# Use the Workload Manager

SingleStore’s Workload Manager (WM) automatically manages cluster workloads by queuing and executing distributed queries based on available leaf connections, threads, and memory, so that queries only run when these resources are sufficiently available. It improves query execution efficiency and prevents workload surges from overwhelming the system. WM does not enforce CPU limits; CPU usage is controlled separately via resource pools (Resource Governance).

WM is concerned with:

* number of threads on leaves specified by the `workload_management_max_threads_per_leaf` variable.
* number of connections on each leaf specified by the `workload_management_max_connections_per_leaf` variable.
* leaf memory.

**Definition of the Variables Used by WM**

` 
      workload_management_max_threads_per_leaf
     `

The maximum number of threads to use per leaf.
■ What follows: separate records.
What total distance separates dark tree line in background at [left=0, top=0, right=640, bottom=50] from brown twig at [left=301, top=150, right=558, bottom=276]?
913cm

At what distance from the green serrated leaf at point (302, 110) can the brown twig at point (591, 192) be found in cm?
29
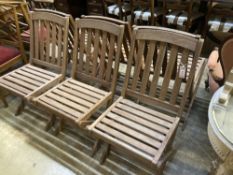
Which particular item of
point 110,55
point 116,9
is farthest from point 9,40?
point 116,9

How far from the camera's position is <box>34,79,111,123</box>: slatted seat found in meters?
1.48

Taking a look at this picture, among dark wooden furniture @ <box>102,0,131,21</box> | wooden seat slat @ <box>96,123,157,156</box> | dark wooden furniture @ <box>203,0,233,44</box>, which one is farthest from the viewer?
dark wooden furniture @ <box>102,0,131,21</box>

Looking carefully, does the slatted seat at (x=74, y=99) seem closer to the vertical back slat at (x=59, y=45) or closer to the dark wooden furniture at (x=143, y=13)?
the vertical back slat at (x=59, y=45)

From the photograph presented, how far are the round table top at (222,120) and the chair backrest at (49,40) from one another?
1.23 metres

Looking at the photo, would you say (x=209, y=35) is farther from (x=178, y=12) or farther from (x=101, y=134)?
(x=101, y=134)

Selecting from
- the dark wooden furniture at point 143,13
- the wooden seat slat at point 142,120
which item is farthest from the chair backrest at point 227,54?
the dark wooden furniture at point 143,13

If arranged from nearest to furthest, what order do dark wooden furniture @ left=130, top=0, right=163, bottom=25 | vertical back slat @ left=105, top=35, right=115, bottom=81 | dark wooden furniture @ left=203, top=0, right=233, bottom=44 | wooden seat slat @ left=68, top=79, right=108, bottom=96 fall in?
vertical back slat @ left=105, top=35, right=115, bottom=81, wooden seat slat @ left=68, top=79, right=108, bottom=96, dark wooden furniture @ left=203, top=0, right=233, bottom=44, dark wooden furniture @ left=130, top=0, right=163, bottom=25

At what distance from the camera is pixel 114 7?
9.90 feet

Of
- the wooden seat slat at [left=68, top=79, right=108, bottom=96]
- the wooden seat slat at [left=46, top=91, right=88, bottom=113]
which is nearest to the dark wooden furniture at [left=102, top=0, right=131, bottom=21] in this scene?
the wooden seat slat at [left=68, top=79, right=108, bottom=96]

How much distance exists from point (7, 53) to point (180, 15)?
2020 mm

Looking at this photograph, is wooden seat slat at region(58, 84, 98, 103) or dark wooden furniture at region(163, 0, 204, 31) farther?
dark wooden furniture at region(163, 0, 204, 31)

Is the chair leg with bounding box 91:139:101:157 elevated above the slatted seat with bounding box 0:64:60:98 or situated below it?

This number correlates with the `max_connection_threads` engine variable, and they should generally be set to the same value. This variable can sync to all aggregators.

` 
      workload_management_max_connections_per_leaf
     `

The maximum number of connections to use per leaf node in the cluster. This variable can sync to all aggregators.

` 
      max_connection_threads
     `

The maximum number of kernel threads for processing queries. For more, see [In-Depth Variable Definitions](https://docs.singlestore.com/db/v9.1/reference/configuration-reference/engine-variables/list-of-engine-variables/#in-depth-variable-definitions.md).

WM divides leaf resources among multiple aggregators. Assume a system with one leaf node and two aggregators. The  `workload_management_max_threads_per_leaf` variable is set to 1000, implying the total number of threads on the leaf node at any point of time is limited to 1K. Queries running on both aggregators will try to use the threads on the leaf and the WM will attempt to split this limit of 1K threads between the two aggregators based on the requirement of the queries on those two aggregators. If Aggregator1 is heavily loaded, the WM may decide to give 900 threads quota to Aggregator1 and 100 threads quota to Aggregator2.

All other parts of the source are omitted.